Вошла  мама  Тани  и  я  с  Таней  помчались  в  сад,  забыв  о  словах  на  полу. 

    А  нянька  по  вечерам  старалась,  хоть  как -то,  меня  познакомить  с правильными   мыслями  и  ценностями.  Пугала  меня  рассказами  о  странных   чудесах,  о  домовых  и  привидениях,  и  запугала  меня  навсегда.  Маму  я  видела   мало,  она  очень  много  работала:  муж  умер,  а  жизнь  продолжалась,  надо  было  как -то  жить  дальше,  растить  дочь!,  работала  мама  много,  очень  уставала,  но  оставалась  весёлой  всегда  нарядной  милой  женщиной.  Мама  прекрасно  шила  поэтому  всегда  была  модно  и   вполне  красиво  одета.  Замужние  женщины   напряженно  следили  за  каждым  шагом  этой  без  мужа. Однажды  ночью,  когда  я  и  мама  уже  крепко  спали,  с  грохотом  ворвалась  в  наш  дом  тётка  с  топором  в  руках.  Оказалось,  её  муж  не  пришел  домой  и  эта  женщина  была  уверена,  что  он   у  моей  мамы.  Не  обнаружив  своего  мужа  у  нас,  женщина  злобно  наорала  на  мою  маму  и  умчалась  дальше  со  своим  топором  разыскивать  непутёвого  мужа.

    Очередной  вечер,  на  дворе  совсем  темно,  нянька  рассказывала  мне  что-то  о  своей  жизни.  Раздалось  громкое  журчание,  будто  кто-то  налил  воды  в  чашку.  Удивившись  нянька  со  мной  пошли  в  нашу  маленькую  кухоньку.  На  полу  кухни  поблёскивала  лужа.  Странная  лужа  - ниоткуда!  На  сухом  полу  посерёдке  лужица.  Потолок,  тоже,  сухой.
    - Плохо,  - сказала нянька,  - Быть  большой  беде!
Я  вскоре  конечно  забыла  эту  лужицу  и  слова  няньки.  Но  грянула  беда:  не  знаю,  за  что,  но  директора  рыбкомбината,  где  работала  моя  мама,  отдали  под  суд  и  намекнули  всем  сотрудникам,  что  лучше  уйти  от  греха  подальше  и  найти  другую  работу.  Мама  начала  паковать  чемоданы.  Где -то  далеко  ей  предложили  работу.
 Грустно  сидели  мы  с  Таней  в  их  саду,  с  ужасом  понимая,  что  скоро,  очень  скоро  мы  будем  жить  далеко друг  от  друга.  На  вокзале  наши  мамы,  улыбаясь, сказали:
    - Поцелуйтесь  на  прощание.
Я  и  Таня  смущенно  прятались  за  своих  мам:  это  было  выше  наших  сил  - поцеловаться!

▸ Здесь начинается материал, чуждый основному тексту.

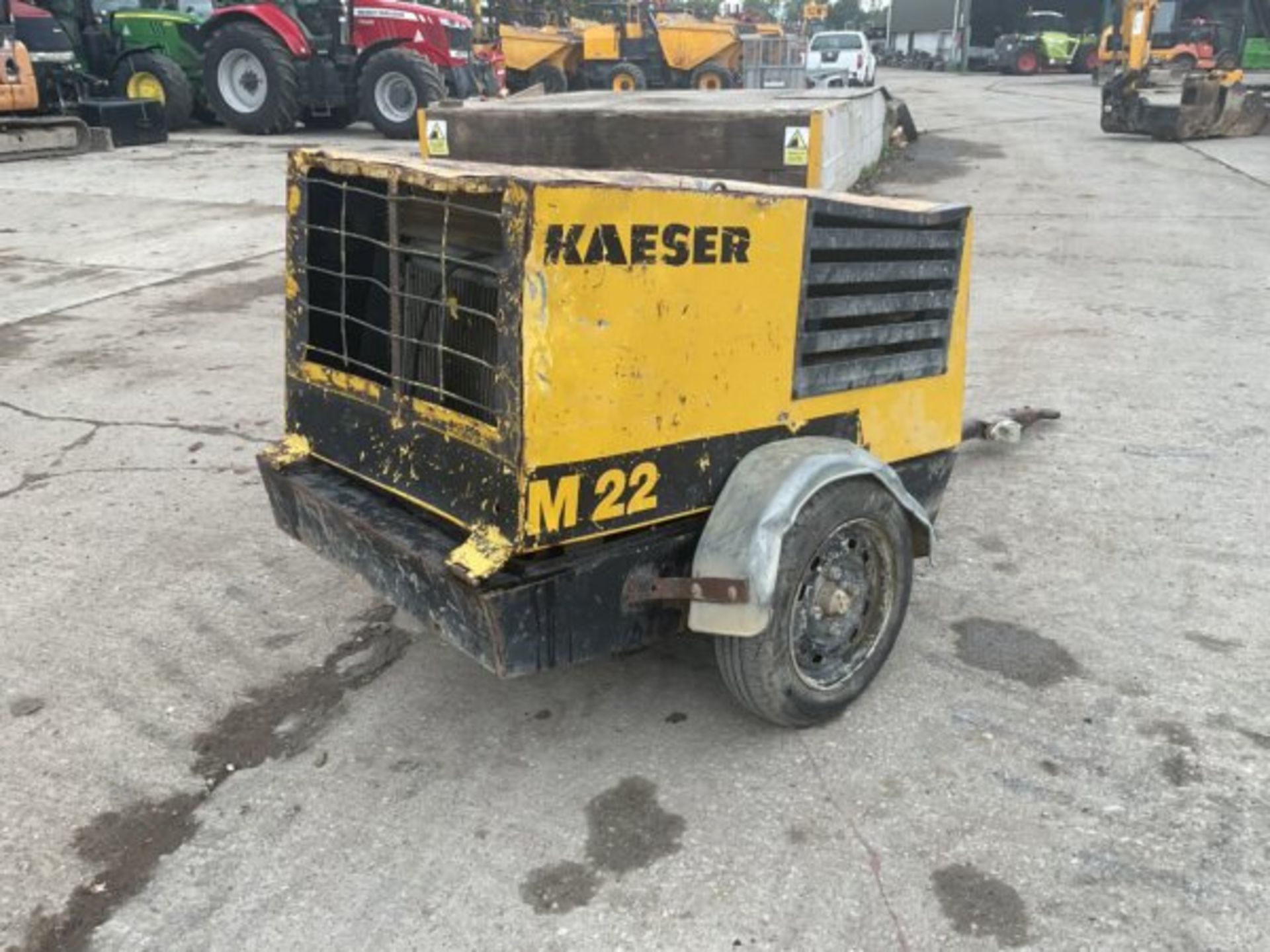 KAESER M22 COMPRESSOR. KUBOTA ENGINE. 2706 HOURS. YEAR 1998 - Image 3 of 7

    Мы  с  Таней  никогда  больше  не  увиделись,  хоть  переписывались  лет  пять.
У  нас  началась  полная проблем  новая  жизнь  с  ноля.  Марие  Ивановне  - нашей  домработнице  пришлось  искать  новую  работу  - у  моей  мамы  теперь  было сложно  с  деньгами.
Моя  беспечная  радостная  жизнь  ушла  навсегда.


    
       Ветка лозы или прутик ивы -  ими наказывали - били непослушных детей в деревнях.